### EXERCISE AIM
Lines below that hold the word "site" must be copied in full.
· · · ·
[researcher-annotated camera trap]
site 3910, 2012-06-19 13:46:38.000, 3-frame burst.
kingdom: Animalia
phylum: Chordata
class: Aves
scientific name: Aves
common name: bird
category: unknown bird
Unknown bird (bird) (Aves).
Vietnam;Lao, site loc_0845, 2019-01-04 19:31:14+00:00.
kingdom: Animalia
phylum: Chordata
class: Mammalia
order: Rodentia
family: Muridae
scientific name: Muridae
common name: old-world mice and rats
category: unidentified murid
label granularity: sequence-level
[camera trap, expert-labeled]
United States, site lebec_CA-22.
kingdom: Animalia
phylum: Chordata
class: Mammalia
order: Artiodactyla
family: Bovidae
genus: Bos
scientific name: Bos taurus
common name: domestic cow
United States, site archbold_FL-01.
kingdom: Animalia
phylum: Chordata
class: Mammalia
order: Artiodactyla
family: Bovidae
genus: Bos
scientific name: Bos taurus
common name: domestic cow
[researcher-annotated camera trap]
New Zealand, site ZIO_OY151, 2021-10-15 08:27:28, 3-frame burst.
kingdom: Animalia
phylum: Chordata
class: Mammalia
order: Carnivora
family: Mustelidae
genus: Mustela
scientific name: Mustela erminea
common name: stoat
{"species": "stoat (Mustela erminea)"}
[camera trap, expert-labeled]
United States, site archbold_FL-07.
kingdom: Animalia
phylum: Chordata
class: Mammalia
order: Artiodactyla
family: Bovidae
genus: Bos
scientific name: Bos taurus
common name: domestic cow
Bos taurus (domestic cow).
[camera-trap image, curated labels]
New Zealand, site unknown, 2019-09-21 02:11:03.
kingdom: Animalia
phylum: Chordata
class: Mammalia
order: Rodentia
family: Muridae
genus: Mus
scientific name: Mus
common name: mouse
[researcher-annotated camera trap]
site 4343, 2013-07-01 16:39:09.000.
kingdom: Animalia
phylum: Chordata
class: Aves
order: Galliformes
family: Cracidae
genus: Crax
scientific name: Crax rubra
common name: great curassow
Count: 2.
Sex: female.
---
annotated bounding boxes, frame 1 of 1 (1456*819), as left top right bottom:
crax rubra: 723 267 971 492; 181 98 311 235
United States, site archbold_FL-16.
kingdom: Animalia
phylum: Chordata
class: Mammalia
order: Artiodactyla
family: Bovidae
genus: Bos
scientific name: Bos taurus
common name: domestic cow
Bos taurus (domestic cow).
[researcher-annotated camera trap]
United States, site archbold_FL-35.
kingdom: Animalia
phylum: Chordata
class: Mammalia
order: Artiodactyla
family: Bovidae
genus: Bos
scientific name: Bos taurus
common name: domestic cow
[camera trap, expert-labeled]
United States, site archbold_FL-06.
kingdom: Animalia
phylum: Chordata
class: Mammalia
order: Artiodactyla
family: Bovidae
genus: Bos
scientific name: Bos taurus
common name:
· · · ·
### EXERCISE ANSWER
site 3910, 2012-06-19 13:46:38.000, 3-frame burst.
Vietnam;Lao, site loc_0845, 2019-01-04 19:31:14+00:00.
United States, site lebec_CA-22.
United States, site archbold_FL-01.
New Zealand, site ZIO_OY151, 2021-10-15 08:27:28, 3-frame burst.
United States, site archbold_FL-07.
New Zealand, site unknown, 2019-09-21 02:11:03.
site 4343, 2013-07-01 16:39:09.000.
United States, site archbold_FL-16.
United States, site archbold_FL-35.
United States, site archbold_FL-06.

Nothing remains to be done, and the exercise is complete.